Northrop Grumman said today that it conducted the Integrated Baseline Review (IBR) for the Ground Based Strategic Deterrent (GBSD) program.
The program is on track for Initial Operational Capability (IOC) by 2029.
IBR occurs within the first 180 days of contract award to set cost and schedule baseline, identify and quantify risks, and ensure mitigation plans are in place when executing the program. Early in the review, Northrop Grumman and the Air Force collaborated to develop a common understanding about the project’s baseline as it relates to technical, schedule, cost, resource, and management process risks and their impacts.
Northrop Grumman was awarded a $13.3 billion GBSD engineering and manufacturing development (EMD) contract in September 2020 to begin modernizing the nation’s aging intercontinental ballistic missile (ICBM) system.
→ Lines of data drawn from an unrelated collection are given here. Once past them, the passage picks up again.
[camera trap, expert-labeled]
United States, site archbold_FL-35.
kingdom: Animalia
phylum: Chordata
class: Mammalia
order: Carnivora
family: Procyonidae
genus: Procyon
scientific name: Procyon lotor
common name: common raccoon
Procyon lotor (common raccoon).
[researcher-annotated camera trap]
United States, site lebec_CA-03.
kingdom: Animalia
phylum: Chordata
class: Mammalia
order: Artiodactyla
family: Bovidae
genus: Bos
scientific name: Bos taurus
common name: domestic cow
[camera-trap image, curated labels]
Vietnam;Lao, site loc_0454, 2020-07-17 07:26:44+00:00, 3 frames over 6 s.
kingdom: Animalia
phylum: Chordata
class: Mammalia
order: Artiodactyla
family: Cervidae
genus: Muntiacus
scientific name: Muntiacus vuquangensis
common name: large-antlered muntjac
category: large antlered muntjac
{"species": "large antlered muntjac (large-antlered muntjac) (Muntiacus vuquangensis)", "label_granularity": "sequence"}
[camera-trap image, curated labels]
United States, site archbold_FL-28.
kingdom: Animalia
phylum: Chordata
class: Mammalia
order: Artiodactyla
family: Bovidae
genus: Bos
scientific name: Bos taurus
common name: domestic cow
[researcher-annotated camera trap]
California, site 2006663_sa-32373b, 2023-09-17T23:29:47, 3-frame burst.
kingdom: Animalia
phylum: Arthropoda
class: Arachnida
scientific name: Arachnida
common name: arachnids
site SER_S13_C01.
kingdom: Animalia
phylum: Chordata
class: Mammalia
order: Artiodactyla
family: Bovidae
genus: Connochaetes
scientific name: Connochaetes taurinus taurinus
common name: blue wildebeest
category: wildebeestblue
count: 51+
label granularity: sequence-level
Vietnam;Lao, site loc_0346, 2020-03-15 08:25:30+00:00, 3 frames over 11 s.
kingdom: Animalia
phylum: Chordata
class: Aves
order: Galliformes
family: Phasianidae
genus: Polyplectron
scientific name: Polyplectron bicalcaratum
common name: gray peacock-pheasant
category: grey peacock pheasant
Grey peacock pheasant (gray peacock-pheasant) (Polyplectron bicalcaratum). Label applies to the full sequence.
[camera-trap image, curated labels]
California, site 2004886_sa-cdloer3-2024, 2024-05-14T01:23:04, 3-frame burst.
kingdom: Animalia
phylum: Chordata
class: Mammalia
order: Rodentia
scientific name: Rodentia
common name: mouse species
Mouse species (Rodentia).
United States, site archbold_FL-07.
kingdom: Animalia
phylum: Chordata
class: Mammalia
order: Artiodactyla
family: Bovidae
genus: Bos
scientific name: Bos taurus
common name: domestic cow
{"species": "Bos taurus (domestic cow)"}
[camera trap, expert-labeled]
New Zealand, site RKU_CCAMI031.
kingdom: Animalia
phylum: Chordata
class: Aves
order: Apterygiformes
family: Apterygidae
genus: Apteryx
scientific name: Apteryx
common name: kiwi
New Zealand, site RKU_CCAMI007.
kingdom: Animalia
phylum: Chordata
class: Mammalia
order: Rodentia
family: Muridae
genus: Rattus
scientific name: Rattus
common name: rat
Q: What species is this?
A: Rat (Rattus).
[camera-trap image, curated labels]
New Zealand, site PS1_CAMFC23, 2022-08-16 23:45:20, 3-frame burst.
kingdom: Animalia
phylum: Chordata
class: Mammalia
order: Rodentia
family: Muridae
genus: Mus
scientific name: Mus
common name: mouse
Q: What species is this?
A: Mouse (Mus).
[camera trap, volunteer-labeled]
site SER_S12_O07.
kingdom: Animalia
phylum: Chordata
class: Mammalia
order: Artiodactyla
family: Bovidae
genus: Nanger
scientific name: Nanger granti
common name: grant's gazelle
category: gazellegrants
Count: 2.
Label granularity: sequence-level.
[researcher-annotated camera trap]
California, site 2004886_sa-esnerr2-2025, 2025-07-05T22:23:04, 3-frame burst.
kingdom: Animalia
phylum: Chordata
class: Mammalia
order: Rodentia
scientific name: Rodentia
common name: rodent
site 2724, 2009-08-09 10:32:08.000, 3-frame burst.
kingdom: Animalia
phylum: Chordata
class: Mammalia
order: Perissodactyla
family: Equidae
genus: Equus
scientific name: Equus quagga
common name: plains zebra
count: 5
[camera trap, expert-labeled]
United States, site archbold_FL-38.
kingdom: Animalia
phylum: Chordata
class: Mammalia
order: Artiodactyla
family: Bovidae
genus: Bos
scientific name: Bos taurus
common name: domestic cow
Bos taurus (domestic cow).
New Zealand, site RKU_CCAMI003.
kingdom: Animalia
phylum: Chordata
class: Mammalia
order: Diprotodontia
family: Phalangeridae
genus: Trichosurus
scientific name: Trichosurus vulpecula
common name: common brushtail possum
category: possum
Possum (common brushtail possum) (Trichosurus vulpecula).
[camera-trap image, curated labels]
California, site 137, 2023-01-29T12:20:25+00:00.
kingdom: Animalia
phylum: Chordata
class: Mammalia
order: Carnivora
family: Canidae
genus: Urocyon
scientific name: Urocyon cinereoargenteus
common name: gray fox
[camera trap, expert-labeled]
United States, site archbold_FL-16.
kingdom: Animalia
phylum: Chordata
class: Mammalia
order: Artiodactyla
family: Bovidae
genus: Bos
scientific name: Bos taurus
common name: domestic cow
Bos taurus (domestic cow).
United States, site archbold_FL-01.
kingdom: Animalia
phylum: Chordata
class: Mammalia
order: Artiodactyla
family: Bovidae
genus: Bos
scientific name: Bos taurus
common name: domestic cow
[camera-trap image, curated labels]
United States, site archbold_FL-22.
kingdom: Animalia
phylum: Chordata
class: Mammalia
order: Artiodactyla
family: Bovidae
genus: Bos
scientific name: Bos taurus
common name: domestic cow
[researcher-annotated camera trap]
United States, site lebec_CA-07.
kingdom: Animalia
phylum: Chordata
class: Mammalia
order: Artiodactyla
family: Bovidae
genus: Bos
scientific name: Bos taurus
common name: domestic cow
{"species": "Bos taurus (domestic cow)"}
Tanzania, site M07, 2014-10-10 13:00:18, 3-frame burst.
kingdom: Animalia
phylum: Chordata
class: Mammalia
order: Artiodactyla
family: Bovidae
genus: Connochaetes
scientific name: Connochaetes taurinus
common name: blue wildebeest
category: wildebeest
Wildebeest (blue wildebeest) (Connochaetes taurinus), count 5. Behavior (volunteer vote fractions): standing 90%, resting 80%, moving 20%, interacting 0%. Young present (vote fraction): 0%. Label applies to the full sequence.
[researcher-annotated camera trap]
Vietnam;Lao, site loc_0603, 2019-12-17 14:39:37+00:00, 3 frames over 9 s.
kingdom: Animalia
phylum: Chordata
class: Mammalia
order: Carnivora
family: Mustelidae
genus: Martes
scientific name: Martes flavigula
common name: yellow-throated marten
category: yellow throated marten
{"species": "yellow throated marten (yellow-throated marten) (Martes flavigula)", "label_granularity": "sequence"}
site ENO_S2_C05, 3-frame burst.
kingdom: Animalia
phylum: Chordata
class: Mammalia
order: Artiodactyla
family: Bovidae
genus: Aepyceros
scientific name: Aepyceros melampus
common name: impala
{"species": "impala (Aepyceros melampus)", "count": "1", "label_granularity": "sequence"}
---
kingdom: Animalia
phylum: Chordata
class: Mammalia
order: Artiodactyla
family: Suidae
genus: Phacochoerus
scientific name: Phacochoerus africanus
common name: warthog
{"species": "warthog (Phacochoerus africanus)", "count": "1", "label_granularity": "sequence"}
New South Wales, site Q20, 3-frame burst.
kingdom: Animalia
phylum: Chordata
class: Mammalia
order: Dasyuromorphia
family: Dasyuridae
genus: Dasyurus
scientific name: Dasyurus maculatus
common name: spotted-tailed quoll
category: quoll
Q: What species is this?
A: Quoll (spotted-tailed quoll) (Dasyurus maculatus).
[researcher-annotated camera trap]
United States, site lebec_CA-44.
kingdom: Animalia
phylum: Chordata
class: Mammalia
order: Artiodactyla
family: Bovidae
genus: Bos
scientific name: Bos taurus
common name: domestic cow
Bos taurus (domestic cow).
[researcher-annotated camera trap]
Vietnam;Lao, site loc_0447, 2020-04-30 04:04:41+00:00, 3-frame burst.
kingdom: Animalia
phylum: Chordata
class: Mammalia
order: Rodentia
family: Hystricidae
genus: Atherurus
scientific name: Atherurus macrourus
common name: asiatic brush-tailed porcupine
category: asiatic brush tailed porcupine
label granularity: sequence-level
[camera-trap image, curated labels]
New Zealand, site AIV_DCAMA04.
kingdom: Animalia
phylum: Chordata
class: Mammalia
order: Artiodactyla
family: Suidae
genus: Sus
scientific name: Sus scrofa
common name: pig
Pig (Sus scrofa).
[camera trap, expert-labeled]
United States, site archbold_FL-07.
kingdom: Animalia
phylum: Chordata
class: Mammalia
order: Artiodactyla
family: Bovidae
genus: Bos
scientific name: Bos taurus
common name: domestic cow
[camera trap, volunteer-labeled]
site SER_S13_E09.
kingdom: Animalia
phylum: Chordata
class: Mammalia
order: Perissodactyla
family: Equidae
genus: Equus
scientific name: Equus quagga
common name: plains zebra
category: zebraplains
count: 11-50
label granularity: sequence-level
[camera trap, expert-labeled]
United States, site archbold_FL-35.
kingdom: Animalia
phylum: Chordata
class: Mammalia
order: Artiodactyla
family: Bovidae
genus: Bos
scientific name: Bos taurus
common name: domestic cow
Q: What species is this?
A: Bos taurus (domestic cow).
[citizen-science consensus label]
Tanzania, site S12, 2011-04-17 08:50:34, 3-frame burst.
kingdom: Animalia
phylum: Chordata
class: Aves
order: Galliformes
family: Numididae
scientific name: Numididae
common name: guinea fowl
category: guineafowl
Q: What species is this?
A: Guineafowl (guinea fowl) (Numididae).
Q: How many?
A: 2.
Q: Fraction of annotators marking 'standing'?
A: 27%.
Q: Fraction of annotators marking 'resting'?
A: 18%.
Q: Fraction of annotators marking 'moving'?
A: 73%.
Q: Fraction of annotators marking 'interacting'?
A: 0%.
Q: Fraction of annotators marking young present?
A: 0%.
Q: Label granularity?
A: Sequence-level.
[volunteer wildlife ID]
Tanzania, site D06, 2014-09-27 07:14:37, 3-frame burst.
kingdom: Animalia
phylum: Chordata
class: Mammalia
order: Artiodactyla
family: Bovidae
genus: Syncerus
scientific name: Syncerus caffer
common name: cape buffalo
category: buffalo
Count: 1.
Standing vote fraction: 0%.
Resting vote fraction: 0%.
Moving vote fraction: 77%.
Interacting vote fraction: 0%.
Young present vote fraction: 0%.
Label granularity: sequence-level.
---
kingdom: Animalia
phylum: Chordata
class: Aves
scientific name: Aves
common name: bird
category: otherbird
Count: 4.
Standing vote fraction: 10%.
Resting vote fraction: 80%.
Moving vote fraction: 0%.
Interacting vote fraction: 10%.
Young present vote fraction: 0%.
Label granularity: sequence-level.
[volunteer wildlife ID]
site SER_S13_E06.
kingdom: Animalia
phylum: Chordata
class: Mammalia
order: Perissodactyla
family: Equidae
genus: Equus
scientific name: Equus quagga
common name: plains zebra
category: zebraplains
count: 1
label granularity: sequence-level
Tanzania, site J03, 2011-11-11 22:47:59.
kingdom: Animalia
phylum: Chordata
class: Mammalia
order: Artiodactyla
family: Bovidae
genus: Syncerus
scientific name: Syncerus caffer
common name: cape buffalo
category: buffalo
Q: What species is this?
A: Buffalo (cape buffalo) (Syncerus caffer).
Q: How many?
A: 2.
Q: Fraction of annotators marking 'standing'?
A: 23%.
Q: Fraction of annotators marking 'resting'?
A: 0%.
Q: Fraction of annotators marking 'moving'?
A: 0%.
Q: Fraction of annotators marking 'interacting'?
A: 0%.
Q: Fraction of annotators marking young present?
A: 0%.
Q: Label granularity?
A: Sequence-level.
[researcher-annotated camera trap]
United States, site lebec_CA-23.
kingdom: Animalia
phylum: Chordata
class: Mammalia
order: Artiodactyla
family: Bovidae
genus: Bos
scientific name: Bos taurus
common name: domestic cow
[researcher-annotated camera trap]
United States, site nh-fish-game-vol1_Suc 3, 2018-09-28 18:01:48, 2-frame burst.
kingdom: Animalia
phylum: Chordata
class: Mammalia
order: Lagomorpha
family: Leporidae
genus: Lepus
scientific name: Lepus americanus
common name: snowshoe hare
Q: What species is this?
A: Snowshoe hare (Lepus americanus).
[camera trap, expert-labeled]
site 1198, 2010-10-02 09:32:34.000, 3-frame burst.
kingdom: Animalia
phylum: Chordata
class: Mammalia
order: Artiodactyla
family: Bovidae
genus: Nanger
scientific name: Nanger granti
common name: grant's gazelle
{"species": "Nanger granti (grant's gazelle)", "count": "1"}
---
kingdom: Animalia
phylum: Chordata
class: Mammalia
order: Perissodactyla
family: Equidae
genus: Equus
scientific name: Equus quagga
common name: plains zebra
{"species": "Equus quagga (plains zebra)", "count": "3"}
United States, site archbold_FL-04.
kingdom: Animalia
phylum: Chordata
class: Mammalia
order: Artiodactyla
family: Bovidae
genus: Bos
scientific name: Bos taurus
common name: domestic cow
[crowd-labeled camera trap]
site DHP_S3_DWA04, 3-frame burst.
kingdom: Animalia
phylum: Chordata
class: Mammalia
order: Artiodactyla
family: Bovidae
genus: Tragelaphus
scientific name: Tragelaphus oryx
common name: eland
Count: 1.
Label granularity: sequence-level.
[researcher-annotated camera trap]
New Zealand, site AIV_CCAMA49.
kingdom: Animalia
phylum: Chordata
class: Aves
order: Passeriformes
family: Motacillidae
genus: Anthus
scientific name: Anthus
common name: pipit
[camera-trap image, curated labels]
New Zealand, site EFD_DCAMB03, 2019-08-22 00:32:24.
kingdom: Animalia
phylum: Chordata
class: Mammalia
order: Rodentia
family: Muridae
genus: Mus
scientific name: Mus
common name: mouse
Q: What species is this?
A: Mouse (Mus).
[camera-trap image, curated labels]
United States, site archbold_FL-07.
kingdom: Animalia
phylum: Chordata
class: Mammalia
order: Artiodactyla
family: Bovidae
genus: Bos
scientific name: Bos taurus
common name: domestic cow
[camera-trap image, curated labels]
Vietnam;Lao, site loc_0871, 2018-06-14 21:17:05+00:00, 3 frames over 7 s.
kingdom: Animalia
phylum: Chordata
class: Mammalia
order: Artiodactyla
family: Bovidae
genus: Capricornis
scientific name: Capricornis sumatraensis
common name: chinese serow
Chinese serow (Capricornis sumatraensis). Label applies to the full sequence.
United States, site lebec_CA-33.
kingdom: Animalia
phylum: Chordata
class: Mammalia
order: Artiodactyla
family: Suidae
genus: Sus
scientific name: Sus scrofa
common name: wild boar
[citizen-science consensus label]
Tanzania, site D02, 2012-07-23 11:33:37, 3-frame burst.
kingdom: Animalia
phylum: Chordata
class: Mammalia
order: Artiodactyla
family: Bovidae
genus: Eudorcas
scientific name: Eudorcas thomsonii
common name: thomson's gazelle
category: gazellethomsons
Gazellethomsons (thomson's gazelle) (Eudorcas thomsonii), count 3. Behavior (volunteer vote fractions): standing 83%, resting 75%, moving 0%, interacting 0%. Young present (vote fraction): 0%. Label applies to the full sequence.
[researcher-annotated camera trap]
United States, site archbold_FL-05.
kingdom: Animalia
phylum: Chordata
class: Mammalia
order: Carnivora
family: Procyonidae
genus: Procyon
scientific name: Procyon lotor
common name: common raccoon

The EMD phase includes full system design, qualification, test and evaluation, and nuclear certification. Upon successful completion of EMD, the Northrop Grumman team will begin producing and delivering a modern and fully integrated ICBM system to meet the Air Force’s schedule of initial operational capability by 2029.
The company is leading a nationwide team that includes Aerojet Rocketdyne, Bechtel, Clark, Collins Aerospace, General Dynamics, Honeywell, Kratos Defense and Security Solutions, L3 Harris, Lockheed Martin, Textron Systems, and others.
Using the W87 mod 1 thermonuclear warhead, 660 GBSDs will replace the LGM-30G Minuteman III ICBMs starting in the late 2020s.
Bloomberg reported in October the decades-long effort could cost as much as $264 billion, including operating and supporting the weapons in their silos. That doesn’t include warhead development valued at nearly $15 billion.